-------- TEXTO DE ORIGEN --------

Hacia el final de nuestra charla, el profesor Talmon habla de Israel y de la palabra «judería». El destino de la judería en Israel y en la Diáspora se halla tan estrechamente ligado, dice, que la destrucción de Israel acarrearía la destrucción de «la existencia corporativa de los judíos en el mundo entero, y una catástrofe que podría destrozar a la judería estadounidense».
Última sesión con Moshe, el masajista. Echaré en falta sus breves charlas sobre anatomía no porque me aporten nueva información (tiende a repetirse), sino porque me gusta su aire de adolescente en la mediana edad, su cara entre fresca y desgastada, la inocencia de su profética actitud frente al templo del cuerpo. Abre su mochila y saca sus frascos de aceites y ungüentos; empapa toallas en agua hirviendo para aplicármelas a la espalda, me coloca un reposapiés bajo los tobillos, y mientras me masajea me explica sus técnicas, revela las misteriosas relaciones entre los músculos y los órganos. Todo resulta asombrosamente moderno, científico, maravilloso. Al mismo tiempo es antiquísimo, como de Esculapio. Cuando me pregunta por el papel de los masajistas en la literatura, sólo acierto a pensar en el ciego de La hoguera del mediodía, la novela de Rayner Heppenstall. Y vagamente pienso en algún personaje de una novela japonesa. ¿Era el Diario de un viejo loco, de Junichiro Tanizaki? Tanizaki ha trazado el retrato de algunos de los hipocondríacos más extraordinarios que hay en ficción. No, era en El cuento de un ciego, de Tanizaki, donde aparece el masajista en que estoy pensando. Le describo a Moshe el masaje al estilo japonés. No se desviste uno; se le aplica el masaje a través de la ropa. «Inteligente —dice Moshe. A través de la ropa no hay fricción». Nunca ha oído hablar del libro de Heppenstall, toma nota del título. Habla del futuro de la fisioterapia en este país, como profesión para los jóvenes israelíes. Me habla de un joven que estaba atraído por la profesión. El padre del muchacho entró hecho un basilisco en la casa de baños donde trabaja Moshe. «Me soltó una reprimenda —dice Moshe—, pero yo lo aplaqué. Le convencí de que era un arte, una verdadera vocación. Empezó a ver la luz».

-------- REGISTROS --------

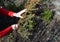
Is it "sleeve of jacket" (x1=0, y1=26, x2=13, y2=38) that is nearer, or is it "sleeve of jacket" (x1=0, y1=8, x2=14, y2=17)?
"sleeve of jacket" (x1=0, y1=26, x2=13, y2=38)

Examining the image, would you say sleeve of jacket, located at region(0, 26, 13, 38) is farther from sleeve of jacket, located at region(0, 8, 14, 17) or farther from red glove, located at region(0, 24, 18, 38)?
sleeve of jacket, located at region(0, 8, 14, 17)

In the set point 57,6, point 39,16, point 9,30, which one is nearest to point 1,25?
point 9,30

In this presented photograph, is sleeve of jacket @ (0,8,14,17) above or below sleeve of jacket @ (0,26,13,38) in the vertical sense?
above

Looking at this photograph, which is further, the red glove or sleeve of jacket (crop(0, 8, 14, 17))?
sleeve of jacket (crop(0, 8, 14, 17))

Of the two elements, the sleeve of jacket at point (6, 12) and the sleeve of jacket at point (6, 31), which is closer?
the sleeve of jacket at point (6, 31)

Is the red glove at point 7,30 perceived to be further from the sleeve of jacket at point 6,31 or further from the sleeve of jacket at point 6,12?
the sleeve of jacket at point 6,12

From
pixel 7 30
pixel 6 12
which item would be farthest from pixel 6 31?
pixel 6 12

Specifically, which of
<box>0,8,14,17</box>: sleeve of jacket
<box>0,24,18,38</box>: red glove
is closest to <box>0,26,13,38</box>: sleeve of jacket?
<box>0,24,18,38</box>: red glove

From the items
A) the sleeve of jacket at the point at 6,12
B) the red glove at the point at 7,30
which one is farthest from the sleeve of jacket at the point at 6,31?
the sleeve of jacket at the point at 6,12

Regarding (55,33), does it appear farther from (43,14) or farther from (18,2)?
(18,2)

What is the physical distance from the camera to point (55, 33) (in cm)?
504

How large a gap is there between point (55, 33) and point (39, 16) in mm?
370

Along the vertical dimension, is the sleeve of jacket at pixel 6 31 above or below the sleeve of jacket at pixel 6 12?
below

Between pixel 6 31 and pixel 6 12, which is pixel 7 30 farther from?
pixel 6 12
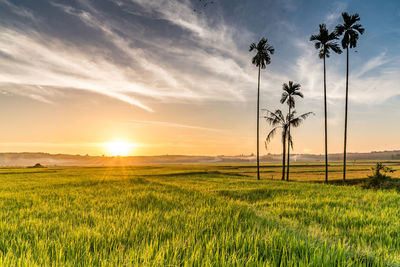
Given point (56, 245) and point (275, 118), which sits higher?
point (275, 118)

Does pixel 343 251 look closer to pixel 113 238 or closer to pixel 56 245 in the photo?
pixel 113 238

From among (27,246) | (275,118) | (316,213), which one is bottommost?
(316,213)

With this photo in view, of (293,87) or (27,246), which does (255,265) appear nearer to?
(27,246)

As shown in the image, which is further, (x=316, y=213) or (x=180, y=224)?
(x=316, y=213)

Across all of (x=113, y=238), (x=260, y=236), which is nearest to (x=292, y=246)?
(x=260, y=236)

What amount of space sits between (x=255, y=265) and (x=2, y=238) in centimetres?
528

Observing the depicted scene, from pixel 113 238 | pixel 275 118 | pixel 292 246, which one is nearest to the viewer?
pixel 292 246

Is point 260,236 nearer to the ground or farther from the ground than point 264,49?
nearer to the ground

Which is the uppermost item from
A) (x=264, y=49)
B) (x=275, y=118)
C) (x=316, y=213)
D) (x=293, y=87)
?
(x=264, y=49)

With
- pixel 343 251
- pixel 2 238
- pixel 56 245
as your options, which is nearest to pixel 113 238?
pixel 56 245

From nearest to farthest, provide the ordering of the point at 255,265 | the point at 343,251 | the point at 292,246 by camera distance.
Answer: the point at 255,265
the point at 343,251
the point at 292,246

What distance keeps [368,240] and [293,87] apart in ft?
108

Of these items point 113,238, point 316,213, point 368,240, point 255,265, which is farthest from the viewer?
point 316,213

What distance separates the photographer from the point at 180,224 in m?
5.48
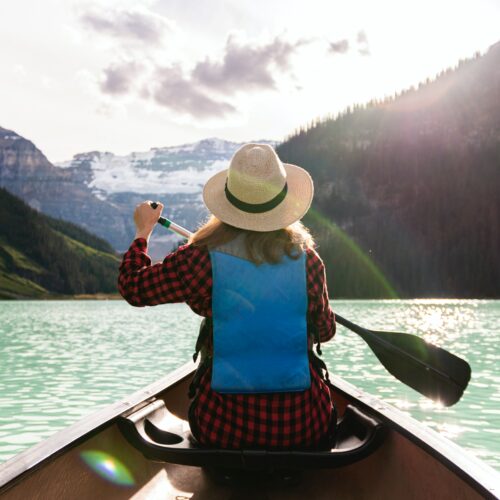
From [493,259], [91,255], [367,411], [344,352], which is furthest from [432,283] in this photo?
[367,411]

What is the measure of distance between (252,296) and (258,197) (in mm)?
512

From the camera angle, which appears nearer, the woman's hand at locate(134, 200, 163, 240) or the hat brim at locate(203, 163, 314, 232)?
the hat brim at locate(203, 163, 314, 232)

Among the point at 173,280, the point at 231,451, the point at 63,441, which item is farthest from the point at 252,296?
the point at 63,441

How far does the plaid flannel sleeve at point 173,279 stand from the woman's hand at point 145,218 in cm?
32

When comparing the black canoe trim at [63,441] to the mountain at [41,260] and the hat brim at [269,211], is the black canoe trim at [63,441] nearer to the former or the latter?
the hat brim at [269,211]

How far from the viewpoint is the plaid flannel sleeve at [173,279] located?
313 centimetres

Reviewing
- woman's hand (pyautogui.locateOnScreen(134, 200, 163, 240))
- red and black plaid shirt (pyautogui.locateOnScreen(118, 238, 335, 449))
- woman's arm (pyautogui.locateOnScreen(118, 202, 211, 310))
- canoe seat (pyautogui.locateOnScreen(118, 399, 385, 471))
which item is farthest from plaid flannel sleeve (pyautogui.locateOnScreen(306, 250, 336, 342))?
woman's hand (pyautogui.locateOnScreen(134, 200, 163, 240))

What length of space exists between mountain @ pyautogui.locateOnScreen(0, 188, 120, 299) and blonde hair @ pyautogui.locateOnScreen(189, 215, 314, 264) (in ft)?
452

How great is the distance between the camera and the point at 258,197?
320cm

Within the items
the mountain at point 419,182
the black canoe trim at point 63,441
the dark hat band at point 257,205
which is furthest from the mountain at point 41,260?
the dark hat band at point 257,205

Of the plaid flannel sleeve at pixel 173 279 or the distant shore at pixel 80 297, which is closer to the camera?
the plaid flannel sleeve at pixel 173 279

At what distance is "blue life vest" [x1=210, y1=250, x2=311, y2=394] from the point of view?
310 cm

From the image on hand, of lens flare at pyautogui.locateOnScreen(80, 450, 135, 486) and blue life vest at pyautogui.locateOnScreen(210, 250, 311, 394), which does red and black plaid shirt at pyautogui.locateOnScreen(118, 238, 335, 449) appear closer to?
blue life vest at pyautogui.locateOnScreen(210, 250, 311, 394)

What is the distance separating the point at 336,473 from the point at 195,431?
1.18 meters
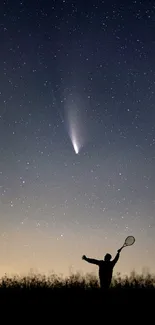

--------

Retome el texto sobre el masajista Moshe a partir de su última oración y continúelo.

Al final, Moshe se pone el abrigo. «Me temo que éste es el adiós». Tomamos un trago de genuina tzuica rumana. Se puede comprar tzuica excelente en Jerusalén. Se encuentra vodka polaca con sabor a hierbas, o Stolichnaya, en la tienda del comerciante armenio del otro lado del valle, pero no hay nada como esta tzuica clara de los Cárpatos. Comparto esta extraordinaria quintaesencia de ciruela con Moshe porque siento verlo marchar. Me pregunto qué hace falta para seguir siendo tan intenso ya en la edad madura. Se le cae el cabello, pero sus sentimientos son todavía nuevos. Confía que no olvidaré la práctica de visualizar mentalmente las cifras del uno al nueve. No hay nada mejor cuando uno tiene dolor de cuello. Si se entera de que hay algún buen masajista en Chicago, me enviará su nombre y dirección.